The novelty wears off, and so does the trend, when it is finally time to repeat the outfit hoping that everyone would’ve forgotten about it. With no real use, apart from serving looks at a do, the garment belongs to the racks of the showroom and not my wardrobe.
My bank balance really appreciates the act
Money saved is money earned. Money wasted on an outfit that you would only wear once is money burnt. Poetic, right? Also, true.
However, for me, it’s also now about choosing the lesser evil
If you happen to be even mildly health-conscious in life, you’d know how every fitness fanatic would ask you to make a few healthy swaps in your lifestyle: jaggery instead of refined sugar, brown rice over white rice, a 200-calorie aloo parantha over a 400-cal burger. But, you do realise that jaggery is sugar after all, brown rice is carb-loaded too, and so are aloo paranthas? However, these comparatively-healthier options are glorified because they won’t raise your blood sugar levels as quickly as their refined counterparts. The point? Well, it’s about choosing the lesser evil.
Lesser evil=Loyalty to the planet and not so much to your favourite fashion brand!
Zara, H&M and the likes of it will come and they will go, but Mother Earth will remain forever. And for it to remain forever, it is important that we do our bit to curb wastages of all sorts. In a world where it takes gallons of water to make a single cotton t-shirt, imagine what a fast-fashion brand like Zara—that launches a new collection every two weeks worldwide—is doing to the environment.
I am not even going to get into the human rights violations that happen during production of these garments. Nor am I going to talk about the air and water pollution caused by fast-fashion brands. But I do want to focus on the fact that the more I buy and keep the outfits, the more they will produce and the more they will harm the environment. The returned goods will make their way back into the inventory and maybe will be of better use to a fellow sistah!
How I justified my act further
A 2019-survey carried out in the United Kingdom revealed that one in every five shoppers buys items with the intent of returning them after wearing them to a particular occasion. And this, apparently, costs the fashion industry a whopping £1.5billion annually in the UK alone! Now, imagine the state of affairs in our country with the population count of just the metropolitan cities being almost twice that of the whole of UK!
Ouch! That must really hurt the brands. But, my question is that if this return policy burns such a hole in their pockets, why don’t these otherwise-opportunistic retailers make amends to curb the returns of used items?
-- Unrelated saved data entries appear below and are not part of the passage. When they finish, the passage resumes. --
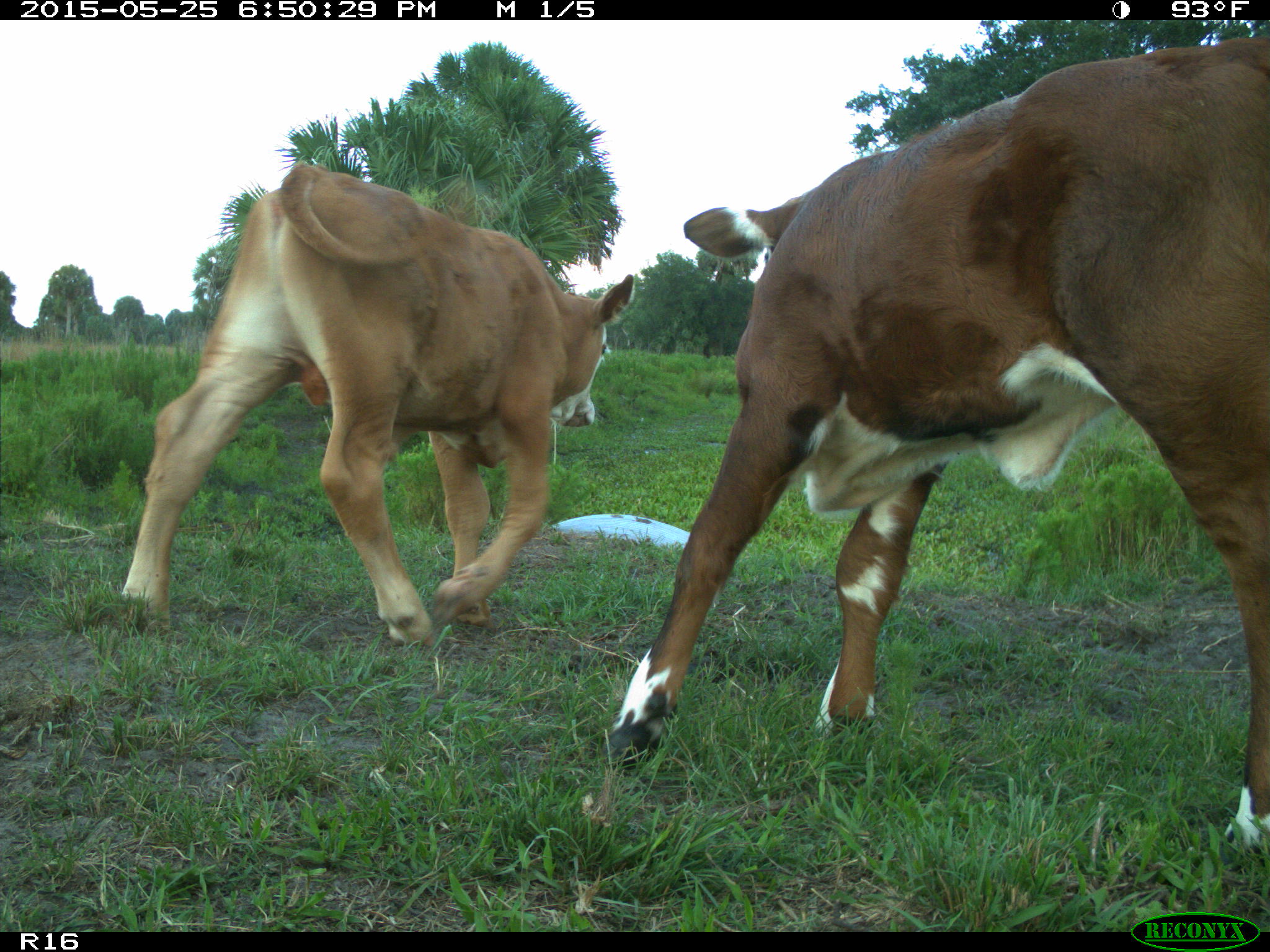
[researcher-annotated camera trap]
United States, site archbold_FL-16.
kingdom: Animalia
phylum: Chordata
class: Mammalia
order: Artiodactyla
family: Bovidae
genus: Bos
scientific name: Bos taurus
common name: domestic cow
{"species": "Bos taurus (domestic cow)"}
I plead guilty of being vengeful
You must be living in la-la land if you think the sample outfits worn by models for shoots and the ones spotted on celebrities do not make it back to their inventory, and eventually, to our wardrobes. So, why am I the villain for learning from them and just applying the teachings, huh?
However, I pledge to be more responsible now
What started as a money-saving tactic turned into a waste-reducing effort, or so I thought. But a fraudulent act can last no longer than a fast-fashion brand's latest collection. This acceptance took time, but it did come eventually.
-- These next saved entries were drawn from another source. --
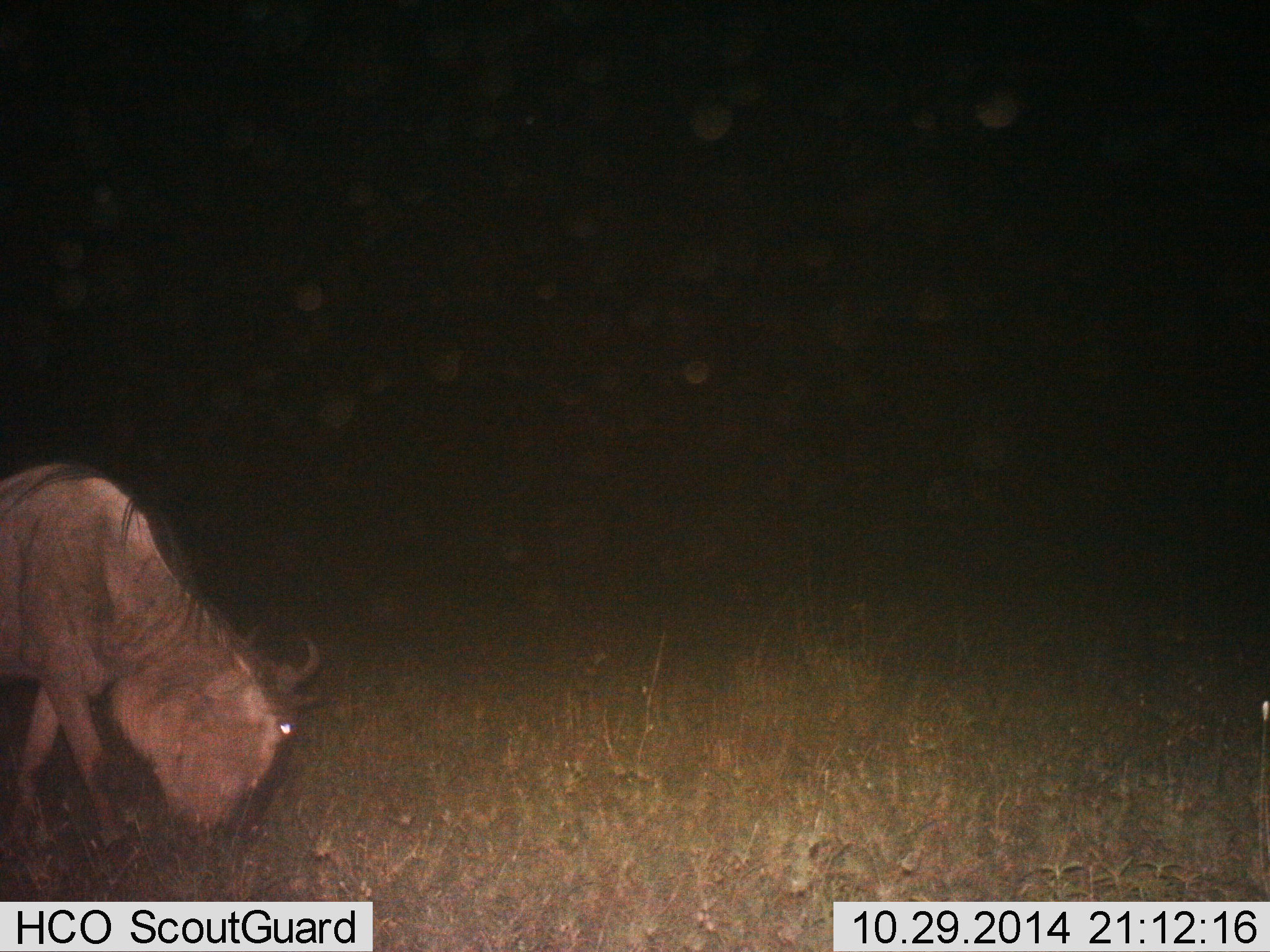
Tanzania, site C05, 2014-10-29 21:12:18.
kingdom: Animalia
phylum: Chordata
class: Mammalia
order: Artiodactyla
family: Bovidae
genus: Connochaetes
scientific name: Connochaetes taurinus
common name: blue wildebeest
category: wildebeest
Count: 1.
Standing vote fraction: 0%.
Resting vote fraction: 0%.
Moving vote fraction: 0%.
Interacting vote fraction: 0%.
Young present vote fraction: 0%.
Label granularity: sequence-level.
While the environment-lover in me lauded the return, another question arose in my head: Isn’t the pick-up and return going to increase the carbon footprint? What also bothered me was the fact that, like many others of my kind, I just return the garment hoping and praying that they sanitise it before putting it back on the racks. What if this unhygienic practice spreads skin infection?
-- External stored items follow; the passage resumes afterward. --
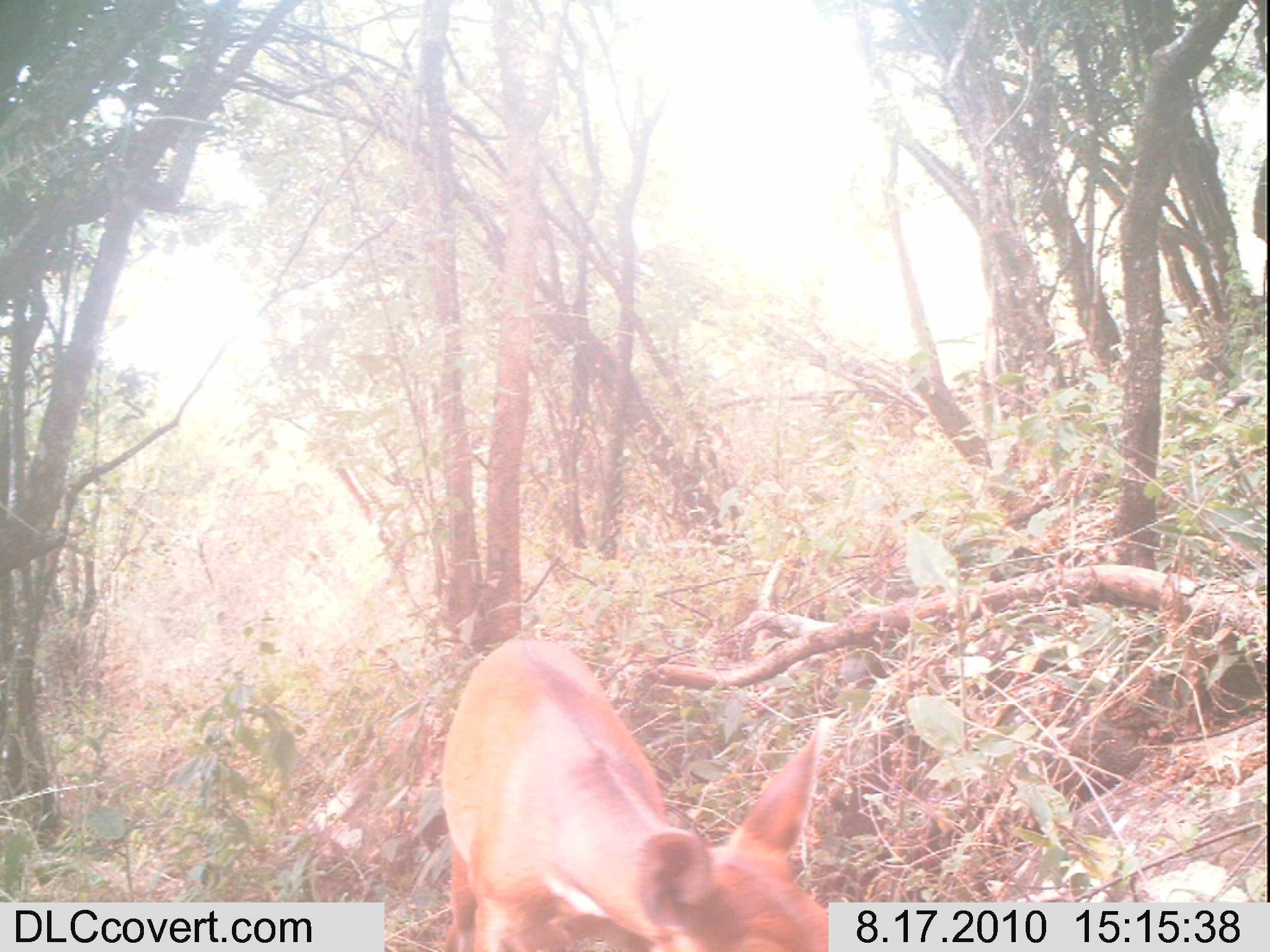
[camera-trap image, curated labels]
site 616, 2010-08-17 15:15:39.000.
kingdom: Animalia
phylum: Chordata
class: Mammalia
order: Artiodactyla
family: Bovidae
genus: Tragelaphus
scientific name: Tragelaphus scriptus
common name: bushbuck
Tragelaphus scriptus (bushbuck), count 1.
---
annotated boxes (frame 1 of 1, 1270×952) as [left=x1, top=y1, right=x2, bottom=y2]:
tragelaphus scriptus: [left=436, top=636, right=828, bottom=952]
For starters, I gave up on wardrobing and here’s why you should too :
a. Because you don’t want to be committing fraud.
b. Because the only real way to stop fashion from ruining the planet is to opt for sustainable fashion brands, buy ONLY what you really need, and stick to classics that can be styled in different ways.
Come on, get creative—not in terms of thugging these brands, but in terms of restyling your wardrobe staples. Say what?